Here’s what to know for 2026:
- $5 Billion+ in Added Costs: Since 2022, the federal Independent Dispute Resolution (IDR) process has generated more than $5 billion in excessive costs, which translates into higher premiums, deductibles, and out-of-pocket expenses for American workers – without adding value.
- 17,000 vs. 2,291,586: Federal regulators initially projected 17,000 IDR cases per year. In reality, there were 2,291,586 cases in 2025 (through Nov. 30), 13,000% higher than expected.
- Over 40% of Disputes From a Small Handful of Companies: 44% of IDR filings in the first half of 2024 came from just three private equity-backed provider groups: TeamHealth, SCP Health, and Radiology Partners.
- Providers Win More Than 85% of Cases: Providers prevail in more than 85% of cases, a lopsided success rate that suggests the system is anything but neutral.
- 459% of In-Network Rates: In the fourth quarter of 2024, the median payment awarded to providers was 459% of the qualifying payment amount (QPA), which is the benchmark based on typical in-network rates for the same service in the same market.

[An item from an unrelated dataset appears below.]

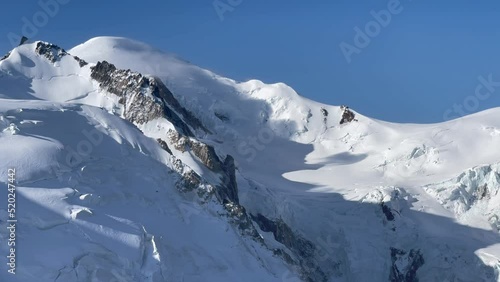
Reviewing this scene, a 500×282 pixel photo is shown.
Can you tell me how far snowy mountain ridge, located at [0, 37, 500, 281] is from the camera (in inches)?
3248

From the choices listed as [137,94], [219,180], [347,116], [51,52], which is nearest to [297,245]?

- 934% of In-Network Rates: The “win rate” for HaloMD—founded after the enactment of the No Surprises Act and which markets its AI tools and tactics to help providers “maximize” out-of-network reimbursements—jumped from 17% in 2023 to over 84% in 2024 with median awards reaching 934% of the QPA.
- Nearly 40% of Disputes Identified As Ineligible: Nearly 40% of 2024 IDR disputes shouldn’t have qualified for arbitration, yet many proceeded anyway, leaving employers and health plans to absorb costs for claims that should have been dismissed.

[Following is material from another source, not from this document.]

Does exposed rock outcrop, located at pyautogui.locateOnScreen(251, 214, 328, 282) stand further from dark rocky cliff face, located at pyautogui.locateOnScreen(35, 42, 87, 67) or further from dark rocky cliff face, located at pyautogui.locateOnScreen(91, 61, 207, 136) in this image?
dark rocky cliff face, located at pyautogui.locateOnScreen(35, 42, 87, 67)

When arbitration awards skyrocket and inappropriate claims clog the system, those costs cascade directly into higher premiums and rising deductibles, eroding benefits for workers and their families.
The Coalition Against Surprise Medical Billing (CASMB) is urging the Trump administration to safeguard consumers from inflated arbitration outcomes and price gouging by:
- Reducing wasteful spending from ineligible claims by verifying IDR claim eligibility upfront and preventing ineligible disputes from moving forward;
- Eliminating conflicts of interest by prohibiting IDR entities with financial ties to providers from becoming or remaining certified IDR entities;
- Stopping provider behaviors that inappropriately drive up costs for employers and employees; and
- Increasing transparency and accountability through better portal access, required explanations and rationales for arbitration decisions, sharing the information used to make determinations, and performance metrics with consequences for misuse.
The No Surprises Act was supposed to end predatory medical billing and lower health care costs. Unfortunately, the data clearly shows that a handful of bad actors are manipulating IDR for profit, and American workers are footing the bill.